The error class is a constraint violation, not 40001. Is that the same urgency?
Different cause, often higher urgency. A spike of unique or foreign-key violations after a deploy usually means an application logic bug or a bad migration, not infrastructure contention. The fastest mitigation is typically a rollback of the offending deploy rather than a database tuning change.
Why a 5-minute window instead of firing on the first error?
Statement errors are continuous at low background levels (benign idempotency rejections, the occasional timeout). Firing on any error would be constant noise. The 5-minute sustain confirms the elevated rate is persistent and material, which is what distinguishes a real incident from background hum.
Can statement timeouts cause this card to fire?

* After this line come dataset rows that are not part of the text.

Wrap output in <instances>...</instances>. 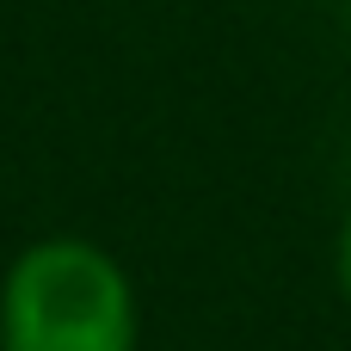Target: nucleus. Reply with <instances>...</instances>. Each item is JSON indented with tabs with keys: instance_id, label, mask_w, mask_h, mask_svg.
I'll return each mask as SVG.
<instances>
[{
	"instance_id": "obj_1",
	"label": "nucleus",
	"mask_w": 351,
	"mask_h": 351,
	"mask_svg": "<svg viewBox=\"0 0 351 351\" xmlns=\"http://www.w3.org/2000/svg\"><path fill=\"white\" fill-rule=\"evenodd\" d=\"M136 290L99 241L49 234L6 265L0 351H136Z\"/></svg>"
},
{
	"instance_id": "obj_2",
	"label": "nucleus",
	"mask_w": 351,
	"mask_h": 351,
	"mask_svg": "<svg viewBox=\"0 0 351 351\" xmlns=\"http://www.w3.org/2000/svg\"><path fill=\"white\" fill-rule=\"evenodd\" d=\"M333 271H339V290L351 296V216H346V228H339V253H333Z\"/></svg>"
}]
</instances>
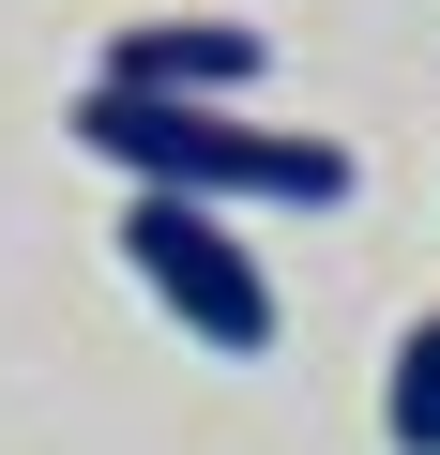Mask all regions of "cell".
<instances>
[{
  "label": "cell",
  "mask_w": 440,
  "mask_h": 455,
  "mask_svg": "<svg viewBox=\"0 0 440 455\" xmlns=\"http://www.w3.org/2000/svg\"><path fill=\"white\" fill-rule=\"evenodd\" d=\"M76 152H107L122 182L152 197H289V212H334L349 197V152L304 137V122H244V107H182V92H76Z\"/></svg>",
  "instance_id": "6da1fadb"
},
{
  "label": "cell",
  "mask_w": 440,
  "mask_h": 455,
  "mask_svg": "<svg viewBox=\"0 0 440 455\" xmlns=\"http://www.w3.org/2000/svg\"><path fill=\"white\" fill-rule=\"evenodd\" d=\"M122 259H137V289L212 349V364H259L274 349V274H259V243H228V212L212 197H122Z\"/></svg>",
  "instance_id": "7a4b0ae2"
},
{
  "label": "cell",
  "mask_w": 440,
  "mask_h": 455,
  "mask_svg": "<svg viewBox=\"0 0 440 455\" xmlns=\"http://www.w3.org/2000/svg\"><path fill=\"white\" fill-rule=\"evenodd\" d=\"M92 76L107 92H182V107H244L259 92V31L244 16H137V31H107Z\"/></svg>",
  "instance_id": "3957f363"
},
{
  "label": "cell",
  "mask_w": 440,
  "mask_h": 455,
  "mask_svg": "<svg viewBox=\"0 0 440 455\" xmlns=\"http://www.w3.org/2000/svg\"><path fill=\"white\" fill-rule=\"evenodd\" d=\"M380 440L395 455H440V319L395 334V379H380Z\"/></svg>",
  "instance_id": "277c9868"
}]
</instances>
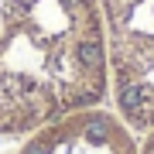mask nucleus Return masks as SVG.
Instances as JSON below:
<instances>
[{"label": "nucleus", "mask_w": 154, "mask_h": 154, "mask_svg": "<svg viewBox=\"0 0 154 154\" xmlns=\"http://www.w3.org/2000/svg\"><path fill=\"white\" fill-rule=\"evenodd\" d=\"M106 31L113 113L134 137L154 130V0H96Z\"/></svg>", "instance_id": "obj_2"}, {"label": "nucleus", "mask_w": 154, "mask_h": 154, "mask_svg": "<svg viewBox=\"0 0 154 154\" xmlns=\"http://www.w3.org/2000/svg\"><path fill=\"white\" fill-rule=\"evenodd\" d=\"M4 154H140L137 137L106 106L79 110L28 134Z\"/></svg>", "instance_id": "obj_3"}, {"label": "nucleus", "mask_w": 154, "mask_h": 154, "mask_svg": "<svg viewBox=\"0 0 154 154\" xmlns=\"http://www.w3.org/2000/svg\"><path fill=\"white\" fill-rule=\"evenodd\" d=\"M110 99L96 0H0V144Z\"/></svg>", "instance_id": "obj_1"}]
</instances>
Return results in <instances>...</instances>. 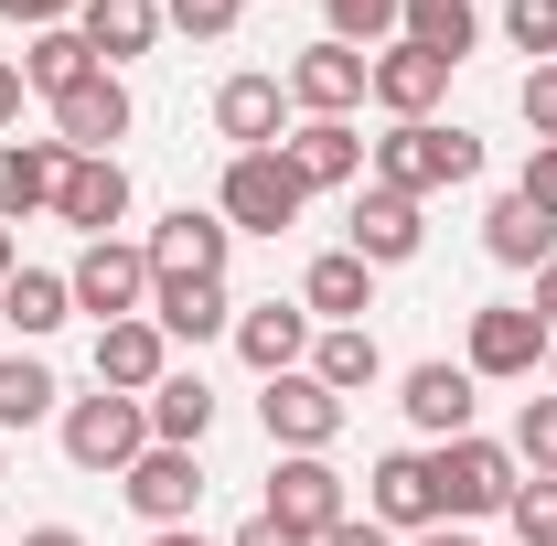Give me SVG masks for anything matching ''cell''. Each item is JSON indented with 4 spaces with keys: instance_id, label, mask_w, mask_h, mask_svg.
I'll return each instance as SVG.
<instances>
[{
    "instance_id": "6da1fadb",
    "label": "cell",
    "mask_w": 557,
    "mask_h": 546,
    "mask_svg": "<svg viewBox=\"0 0 557 546\" xmlns=\"http://www.w3.org/2000/svg\"><path fill=\"white\" fill-rule=\"evenodd\" d=\"M483 172V139L450 129V119H397L386 139H364V183H386V194H450V183H472Z\"/></svg>"
},
{
    "instance_id": "7a4b0ae2",
    "label": "cell",
    "mask_w": 557,
    "mask_h": 546,
    "mask_svg": "<svg viewBox=\"0 0 557 546\" xmlns=\"http://www.w3.org/2000/svg\"><path fill=\"white\" fill-rule=\"evenodd\" d=\"M429 482H440V525H483V514L515 504L525 461H515L504 439H483V429H461V439H440V450H429Z\"/></svg>"
},
{
    "instance_id": "3957f363",
    "label": "cell",
    "mask_w": 557,
    "mask_h": 546,
    "mask_svg": "<svg viewBox=\"0 0 557 546\" xmlns=\"http://www.w3.org/2000/svg\"><path fill=\"white\" fill-rule=\"evenodd\" d=\"M300 204H311V183L289 172V150H236L225 183H214V214H225L236 236H289Z\"/></svg>"
},
{
    "instance_id": "277c9868",
    "label": "cell",
    "mask_w": 557,
    "mask_h": 546,
    "mask_svg": "<svg viewBox=\"0 0 557 546\" xmlns=\"http://www.w3.org/2000/svg\"><path fill=\"white\" fill-rule=\"evenodd\" d=\"M139 450H150V397H119V386H97V397H65V461L75 472H129Z\"/></svg>"
},
{
    "instance_id": "5b68a950",
    "label": "cell",
    "mask_w": 557,
    "mask_h": 546,
    "mask_svg": "<svg viewBox=\"0 0 557 546\" xmlns=\"http://www.w3.org/2000/svg\"><path fill=\"white\" fill-rule=\"evenodd\" d=\"M75 311H97V322H129V311H150V247H129V236H86L75 247Z\"/></svg>"
},
{
    "instance_id": "8992f818",
    "label": "cell",
    "mask_w": 557,
    "mask_h": 546,
    "mask_svg": "<svg viewBox=\"0 0 557 546\" xmlns=\"http://www.w3.org/2000/svg\"><path fill=\"white\" fill-rule=\"evenodd\" d=\"M258 514H278L289 536H311V546H322V536H333V525L354 514V493H344V472H333L322 450H289V461L269 472V504H258Z\"/></svg>"
},
{
    "instance_id": "52a82bcc",
    "label": "cell",
    "mask_w": 557,
    "mask_h": 546,
    "mask_svg": "<svg viewBox=\"0 0 557 546\" xmlns=\"http://www.w3.org/2000/svg\"><path fill=\"white\" fill-rule=\"evenodd\" d=\"M547 343H557V333L525 311V300H483V311H472V353H461V364H472L483 386H515V375H536V364H547Z\"/></svg>"
},
{
    "instance_id": "ba28073f",
    "label": "cell",
    "mask_w": 557,
    "mask_h": 546,
    "mask_svg": "<svg viewBox=\"0 0 557 546\" xmlns=\"http://www.w3.org/2000/svg\"><path fill=\"white\" fill-rule=\"evenodd\" d=\"M119 493H129V514L150 525V536H161V525H194V504H205V461H194V450H161V439H150L129 472H119Z\"/></svg>"
},
{
    "instance_id": "9c48e42d",
    "label": "cell",
    "mask_w": 557,
    "mask_h": 546,
    "mask_svg": "<svg viewBox=\"0 0 557 546\" xmlns=\"http://www.w3.org/2000/svg\"><path fill=\"white\" fill-rule=\"evenodd\" d=\"M364 65H375V54H354V44L322 33V44H300V54H289L278 86H289V108H300V119H354V108H364Z\"/></svg>"
},
{
    "instance_id": "30bf717a",
    "label": "cell",
    "mask_w": 557,
    "mask_h": 546,
    "mask_svg": "<svg viewBox=\"0 0 557 546\" xmlns=\"http://www.w3.org/2000/svg\"><path fill=\"white\" fill-rule=\"evenodd\" d=\"M344 247L364 258V269H408L418 247H429V214H418V194L354 183V225H344Z\"/></svg>"
},
{
    "instance_id": "8fae6325",
    "label": "cell",
    "mask_w": 557,
    "mask_h": 546,
    "mask_svg": "<svg viewBox=\"0 0 557 546\" xmlns=\"http://www.w3.org/2000/svg\"><path fill=\"white\" fill-rule=\"evenodd\" d=\"M258 418H269V439H278V450H333V439H344V397H333L311 364H300V375H269Z\"/></svg>"
},
{
    "instance_id": "7c38bea8",
    "label": "cell",
    "mask_w": 557,
    "mask_h": 546,
    "mask_svg": "<svg viewBox=\"0 0 557 546\" xmlns=\"http://www.w3.org/2000/svg\"><path fill=\"white\" fill-rule=\"evenodd\" d=\"M225 258H236V225L214 204H172L150 225V269L161 278H225Z\"/></svg>"
},
{
    "instance_id": "4fadbf2b",
    "label": "cell",
    "mask_w": 557,
    "mask_h": 546,
    "mask_svg": "<svg viewBox=\"0 0 557 546\" xmlns=\"http://www.w3.org/2000/svg\"><path fill=\"white\" fill-rule=\"evenodd\" d=\"M472 397H483L472 364H408V375H397V408H408L418 439H461V429H472Z\"/></svg>"
},
{
    "instance_id": "5bb4252c",
    "label": "cell",
    "mask_w": 557,
    "mask_h": 546,
    "mask_svg": "<svg viewBox=\"0 0 557 546\" xmlns=\"http://www.w3.org/2000/svg\"><path fill=\"white\" fill-rule=\"evenodd\" d=\"M54 139H65L75 161H97V150H108V139H129V75H86V86H65V97H54Z\"/></svg>"
},
{
    "instance_id": "9a60e30c",
    "label": "cell",
    "mask_w": 557,
    "mask_h": 546,
    "mask_svg": "<svg viewBox=\"0 0 557 546\" xmlns=\"http://www.w3.org/2000/svg\"><path fill=\"white\" fill-rule=\"evenodd\" d=\"M364 514H375L386 536H418V525H440V482H429V450H386V461L364 472Z\"/></svg>"
},
{
    "instance_id": "2e32d148",
    "label": "cell",
    "mask_w": 557,
    "mask_h": 546,
    "mask_svg": "<svg viewBox=\"0 0 557 546\" xmlns=\"http://www.w3.org/2000/svg\"><path fill=\"white\" fill-rule=\"evenodd\" d=\"M172 375V333L150 322V311H129V322H97V386H119V397H150Z\"/></svg>"
},
{
    "instance_id": "e0dca14e",
    "label": "cell",
    "mask_w": 557,
    "mask_h": 546,
    "mask_svg": "<svg viewBox=\"0 0 557 546\" xmlns=\"http://www.w3.org/2000/svg\"><path fill=\"white\" fill-rule=\"evenodd\" d=\"M450 75H461V65H440V54H418V44H386V54L364 65V97H375L386 119H440Z\"/></svg>"
},
{
    "instance_id": "ac0fdd59",
    "label": "cell",
    "mask_w": 557,
    "mask_h": 546,
    "mask_svg": "<svg viewBox=\"0 0 557 546\" xmlns=\"http://www.w3.org/2000/svg\"><path fill=\"white\" fill-rule=\"evenodd\" d=\"M214 139L278 150V139H289V86H278V75H225V86H214Z\"/></svg>"
},
{
    "instance_id": "d6986e66",
    "label": "cell",
    "mask_w": 557,
    "mask_h": 546,
    "mask_svg": "<svg viewBox=\"0 0 557 546\" xmlns=\"http://www.w3.org/2000/svg\"><path fill=\"white\" fill-rule=\"evenodd\" d=\"M65 139H11V150H0V225H11V236H22V225H33V214H54V183H65Z\"/></svg>"
},
{
    "instance_id": "ffe728a7",
    "label": "cell",
    "mask_w": 557,
    "mask_h": 546,
    "mask_svg": "<svg viewBox=\"0 0 557 546\" xmlns=\"http://www.w3.org/2000/svg\"><path fill=\"white\" fill-rule=\"evenodd\" d=\"M119 214H129V172H119V150L65 161V183H54V225H75V236H108Z\"/></svg>"
},
{
    "instance_id": "44dd1931",
    "label": "cell",
    "mask_w": 557,
    "mask_h": 546,
    "mask_svg": "<svg viewBox=\"0 0 557 546\" xmlns=\"http://www.w3.org/2000/svg\"><path fill=\"white\" fill-rule=\"evenodd\" d=\"M311 333H322V322H311L300 300H258V311H236V353H247L258 375H300V364H311Z\"/></svg>"
},
{
    "instance_id": "7402d4cb",
    "label": "cell",
    "mask_w": 557,
    "mask_h": 546,
    "mask_svg": "<svg viewBox=\"0 0 557 546\" xmlns=\"http://www.w3.org/2000/svg\"><path fill=\"white\" fill-rule=\"evenodd\" d=\"M150 322L172 343H214V333H236V300H225V278H161L150 269Z\"/></svg>"
},
{
    "instance_id": "603a6c76",
    "label": "cell",
    "mask_w": 557,
    "mask_h": 546,
    "mask_svg": "<svg viewBox=\"0 0 557 546\" xmlns=\"http://www.w3.org/2000/svg\"><path fill=\"white\" fill-rule=\"evenodd\" d=\"M278 150H289V172H300L311 194H333V183H364V129H354V119H300Z\"/></svg>"
},
{
    "instance_id": "cb8c5ba5",
    "label": "cell",
    "mask_w": 557,
    "mask_h": 546,
    "mask_svg": "<svg viewBox=\"0 0 557 546\" xmlns=\"http://www.w3.org/2000/svg\"><path fill=\"white\" fill-rule=\"evenodd\" d=\"M75 33H86V54L119 75V65H139L150 44H161V0H86L75 11Z\"/></svg>"
},
{
    "instance_id": "d4e9b609",
    "label": "cell",
    "mask_w": 557,
    "mask_h": 546,
    "mask_svg": "<svg viewBox=\"0 0 557 546\" xmlns=\"http://www.w3.org/2000/svg\"><path fill=\"white\" fill-rule=\"evenodd\" d=\"M300 311H311V322H364V311H375V269H364L354 247H322V258L300 269Z\"/></svg>"
},
{
    "instance_id": "484cf974",
    "label": "cell",
    "mask_w": 557,
    "mask_h": 546,
    "mask_svg": "<svg viewBox=\"0 0 557 546\" xmlns=\"http://www.w3.org/2000/svg\"><path fill=\"white\" fill-rule=\"evenodd\" d=\"M483 247H493V269H547V258H557V214H536L525 194H493Z\"/></svg>"
},
{
    "instance_id": "4316f807",
    "label": "cell",
    "mask_w": 557,
    "mask_h": 546,
    "mask_svg": "<svg viewBox=\"0 0 557 546\" xmlns=\"http://www.w3.org/2000/svg\"><path fill=\"white\" fill-rule=\"evenodd\" d=\"M205 429H214V386L172 364V375L150 386V439H161V450H205Z\"/></svg>"
},
{
    "instance_id": "83f0119b",
    "label": "cell",
    "mask_w": 557,
    "mask_h": 546,
    "mask_svg": "<svg viewBox=\"0 0 557 546\" xmlns=\"http://www.w3.org/2000/svg\"><path fill=\"white\" fill-rule=\"evenodd\" d=\"M0 322H11L22 343L65 333V322H75V289H65V269H11V289H0Z\"/></svg>"
},
{
    "instance_id": "f1b7e54d",
    "label": "cell",
    "mask_w": 557,
    "mask_h": 546,
    "mask_svg": "<svg viewBox=\"0 0 557 546\" xmlns=\"http://www.w3.org/2000/svg\"><path fill=\"white\" fill-rule=\"evenodd\" d=\"M311 375H322L333 397H364V386L386 375V353H375L364 322H322V333H311Z\"/></svg>"
},
{
    "instance_id": "f546056e",
    "label": "cell",
    "mask_w": 557,
    "mask_h": 546,
    "mask_svg": "<svg viewBox=\"0 0 557 546\" xmlns=\"http://www.w3.org/2000/svg\"><path fill=\"white\" fill-rule=\"evenodd\" d=\"M472 33H483V11H472V0H408V11H397V44L440 54V65H461V54H472Z\"/></svg>"
},
{
    "instance_id": "4dcf8cb0",
    "label": "cell",
    "mask_w": 557,
    "mask_h": 546,
    "mask_svg": "<svg viewBox=\"0 0 557 546\" xmlns=\"http://www.w3.org/2000/svg\"><path fill=\"white\" fill-rule=\"evenodd\" d=\"M65 408V386H54V364L44 353H0V439L11 429H33V418Z\"/></svg>"
},
{
    "instance_id": "1f68e13d",
    "label": "cell",
    "mask_w": 557,
    "mask_h": 546,
    "mask_svg": "<svg viewBox=\"0 0 557 546\" xmlns=\"http://www.w3.org/2000/svg\"><path fill=\"white\" fill-rule=\"evenodd\" d=\"M86 75H97V54H86V33H33V44H22V86H33V97H65V86H86Z\"/></svg>"
},
{
    "instance_id": "d6a6232c",
    "label": "cell",
    "mask_w": 557,
    "mask_h": 546,
    "mask_svg": "<svg viewBox=\"0 0 557 546\" xmlns=\"http://www.w3.org/2000/svg\"><path fill=\"white\" fill-rule=\"evenodd\" d=\"M504 450H515L536 482H557V386H547V397H525V418H515V439H504Z\"/></svg>"
},
{
    "instance_id": "836d02e7",
    "label": "cell",
    "mask_w": 557,
    "mask_h": 546,
    "mask_svg": "<svg viewBox=\"0 0 557 546\" xmlns=\"http://www.w3.org/2000/svg\"><path fill=\"white\" fill-rule=\"evenodd\" d=\"M322 11H333V44H397L408 0H322Z\"/></svg>"
},
{
    "instance_id": "e575fe53",
    "label": "cell",
    "mask_w": 557,
    "mask_h": 546,
    "mask_svg": "<svg viewBox=\"0 0 557 546\" xmlns=\"http://www.w3.org/2000/svg\"><path fill=\"white\" fill-rule=\"evenodd\" d=\"M504 44L536 54V65H557V0H504Z\"/></svg>"
},
{
    "instance_id": "d590c367",
    "label": "cell",
    "mask_w": 557,
    "mask_h": 546,
    "mask_svg": "<svg viewBox=\"0 0 557 546\" xmlns=\"http://www.w3.org/2000/svg\"><path fill=\"white\" fill-rule=\"evenodd\" d=\"M504 514H515V536H525V546H557V482H536V472H525Z\"/></svg>"
},
{
    "instance_id": "8d00e7d4",
    "label": "cell",
    "mask_w": 557,
    "mask_h": 546,
    "mask_svg": "<svg viewBox=\"0 0 557 546\" xmlns=\"http://www.w3.org/2000/svg\"><path fill=\"white\" fill-rule=\"evenodd\" d=\"M236 11H247V0H161V22H183L194 44H225V33H236Z\"/></svg>"
},
{
    "instance_id": "74e56055",
    "label": "cell",
    "mask_w": 557,
    "mask_h": 546,
    "mask_svg": "<svg viewBox=\"0 0 557 546\" xmlns=\"http://www.w3.org/2000/svg\"><path fill=\"white\" fill-rule=\"evenodd\" d=\"M515 119L536 139H557V65H525V86H515Z\"/></svg>"
},
{
    "instance_id": "f35d334b",
    "label": "cell",
    "mask_w": 557,
    "mask_h": 546,
    "mask_svg": "<svg viewBox=\"0 0 557 546\" xmlns=\"http://www.w3.org/2000/svg\"><path fill=\"white\" fill-rule=\"evenodd\" d=\"M86 0H0V22H22V33H65Z\"/></svg>"
},
{
    "instance_id": "ab89813d",
    "label": "cell",
    "mask_w": 557,
    "mask_h": 546,
    "mask_svg": "<svg viewBox=\"0 0 557 546\" xmlns=\"http://www.w3.org/2000/svg\"><path fill=\"white\" fill-rule=\"evenodd\" d=\"M536 214H557V139H536V161H525V183H515Z\"/></svg>"
},
{
    "instance_id": "60d3db41",
    "label": "cell",
    "mask_w": 557,
    "mask_h": 546,
    "mask_svg": "<svg viewBox=\"0 0 557 546\" xmlns=\"http://www.w3.org/2000/svg\"><path fill=\"white\" fill-rule=\"evenodd\" d=\"M225 546H311V536H289L278 514H247V525H236V536H225Z\"/></svg>"
},
{
    "instance_id": "b9f144b4",
    "label": "cell",
    "mask_w": 557,
    "mask_h": 546,
    "mask_svg": "<svg viewBox=\"0 0 557 546\" xmlns=\"http://www.w3.org/2000/svg\"><path fill=\"white\" fill-rule=\"evenodd\" d=\"M322 546H397V536H386L375 514H344V525H333V536H322Z\"/></svg>"
},
{
    "instance_id": "7bdbcfd3",
    "label": "cell",
    "mask_w": 557,
    "mask_h": 546,
    "mask_svg": "<svg viewBox=\"0 0 557 546\" xmlns=\"http://www.w3.org/2000/svg\"><path fill=\"white\" fill-rule=\"evenodd\" d=\"M525 311H536V322H547V333H557V258H547V269H536V300H525Z\"/></svg>"
},
{
    "instance_id": "ee69618b",
    "label": "cell",
    "mask_w": 557,
    "mask_h": 546,
    "mask_svg": "<svg viewBox=\"0 0 557 546\" xmlns=\"http://www.w3.org/2000/svg\"><path fill=\"white\" fill-rule=\"evenodd\" d=\"M408 546H483V536H472V525H418Z\"/></svg>"
},
{
    "instance_id": "f6af8a7d",
    "label": "cell",
    "mask_w": 557,
    "mask_h": 546,
    "mask_svg": "<svg viewBox=\"0 0 557 546\" xmlns=\"http://www.w3.org/2000/svg\"><path fill=\"white\" fill-rule=\"evenodd\" d=\"M22 119V65H0V129Z\"/></svg>"
},
{
    "instance_id": "bcb514c9",
    "label": "cell",
    "mask_w": 557,
    "mask_h": 546,
    "mask_svg": "<svg viewBox=\"0 0 557 546\" xmlns=\"http://www.w3.org/2000/svg\"><path fill=\"white\" fill-rule=\"evenodd\" d=\"M22 546H86V536H75V525H33Z\"/></svg>"
},
{
    "instance_id": "7dc6e473",
    "label": "cell",
    "mask_w": 557,
    "mask_h": 546,
    "mask_svg": "<svg viewBox=\"0 0 557 546\" xmlns=\"http://www.w3.org/2000/svg\"><path fill=\"white\" fill-rule=\"evenodd\" d=\"M11 269H22V236H11V225H0V289H11Z\"/></svg>"
},
{
    "instance_id": "c3c4849f",
    "label": "cell",
    "mask_w": 557,
    "mask_h": 546,
    "mask_svg": "<svg viewBox=\"0 0 557 546\" xmlns=\"http://www.w3.org/2000/svg\"><path fill=\"white\" fill-rule=\"evenodd\" d=\"M150 546H214V536H194V525H161V536H150Z\"/></svg>"
},
{
    "instance_id": "681fc988",
    "label": "cell",
    "mask_w": 557,
    "mask_h": 546,
    "mask_svg": "<svg viewBox=\"0 0 557 546\" xmlns=\"http://www.w3.org/2000/svg\"><path fill=\"white\" fill-rule=\"evenodd\" d=\"M547 386H557V343H547Z\"/></svg>"
},
{
    "instance_id": "f907efd6",
    "label": "cell",
    "mask_w": 557,
    "mask_h": 546,
    "mask_svg": "<svg viewBox=\"0 0 557 546\" xmlns=\"http://www.w3.org/2000/svg\"><path fill=\"white\" fill-rule=\"evenodd\" d=\"M0 482H11V450H0Z\"/></svg>"
}]
</instances>
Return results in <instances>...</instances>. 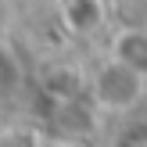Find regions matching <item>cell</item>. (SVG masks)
I'll list each match as a JSON object with an SVG mask.
<instances>
[{
  "mask_svg": "<svg viewBox=\"0 0 147 147\" xmlns=\"http://www.w3.org/2000/svg\"><path fill=\"white\" fill-rule=\"evenodd\" d=\"M144 90H147V79L136 76L126 65H119L115 57L108 65H100L97 76H93V100L104 111H129L144 97Z\"/></svg>",
  "mask_w": 147,
  "mask_h": 147,
  "instance_id": "6da1fadb",
  "label": "cell"
},
{
  "mask_svg": "<svg viewBox=\"0 0 147 147\" xmlns=\"http://www.w3.org/2000/svg\"><path fill=\"white\" fill-rule=\"evenodd\" d=\"M104 18H108V4L104 0H61V22L76 36L97 32L104 25Z\"/></svg>",
  "mask_w": 147,
  "mask_h": 147,
  "instance_id": "7a4b0ae2",
  "label": "cell"
},
{
  "mask_svg": "<svg viewBox=\"0 0 147 147\" xmlns=\"http://www.w3.org/2000/svg\"><path fill=\"white\" fill-rule=\"evenodd\" d=\"M111 57L147 79V32L144 29H126V32H119L115 43H111Z\"/></svg>",
  "mask_w": 147,
  "mask_h": 147,
  "instance_id": "3957f363",
  "label": "cell"
},
{
  "mask_svg": "<svg viewBox=\"0 0 147 147\" xmlns=\"http://www.w3.org/2000/svg\"><path fill=\"white\" fill-rule=\"evenodd\" d=\"M43 90H47L57 104L79 97V90H83L79 68H72V65H50V68H43Z\"/></svg>",
  "mask_w": 147,
  "mask_h": 147,
  "instance_id": "277c9868",
  "label": "cell"
},
{
  "mask_svg": "<svg viewBox=\"0 0 147 147\" xmlns=\"http://www.w3.org/2000/svg\"><path fill=\"white\" fill-rule=\"evenodd\" d=\"M22 83V65L14 57V50L7 43H0V97H7L11 90H18Z\"/></svg>",
  "mask_w": 147,
  "mask_h": 147,
  "instance_id": "5b68a950",
  "label": "cell"
},
{
  "mask_svg": "<svg viewBox=\"0 0 147 147\" xmlns=\"http://www.w3.org/2000/svg\"><path fill=\"white\" fill-rule=\"evenodd\" d=\"M122 147H147V126H136L122 136Z\"/></svg>",
  "mask_w": 147,
  "mask_h": 147,
  "instance_id": "8992f818",
  "label": "cell"
},
{
  "mask_svg": "<svg viewBox=\"0 0 147 147\" xmlns=\"http://www.w3.org/2000/svg\"><path fill=\"white\" fill-rule=\"evenodd\" d=\"M7 11H11V4H7V0H0V22H7Z\"/></svg>",
  "mask_w": 147,
  "mask_h": 147,
  "instance_id": "52a82bcc",
  "label": "cell"
}]
</instances>
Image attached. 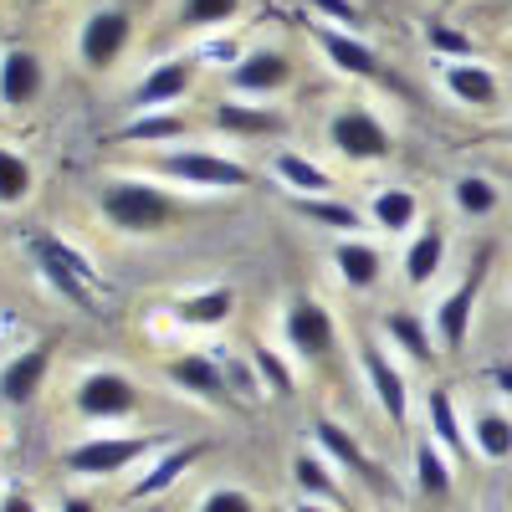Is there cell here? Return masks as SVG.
<instances>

Yes. A statement that exceeds its configured timeout returns an error and counts toward the failure rate. If the dominant class is timeouts, the spike is usually a latency problem crossing into outright failure under load. Pair with Statement Latency p99 (ms) and Slow-Query Rate % to confirm.
Does connection-pool exhaustion show up as a statement error here?
Not directly. When the pool is full, clients are refused at connection time, before a statement runs, so those refusals do not increment statement failures. That condition is surfaced on Connection Pool at >90% Saturation. If both cards fire together, the cluster is under genuine load pressure on two fronts.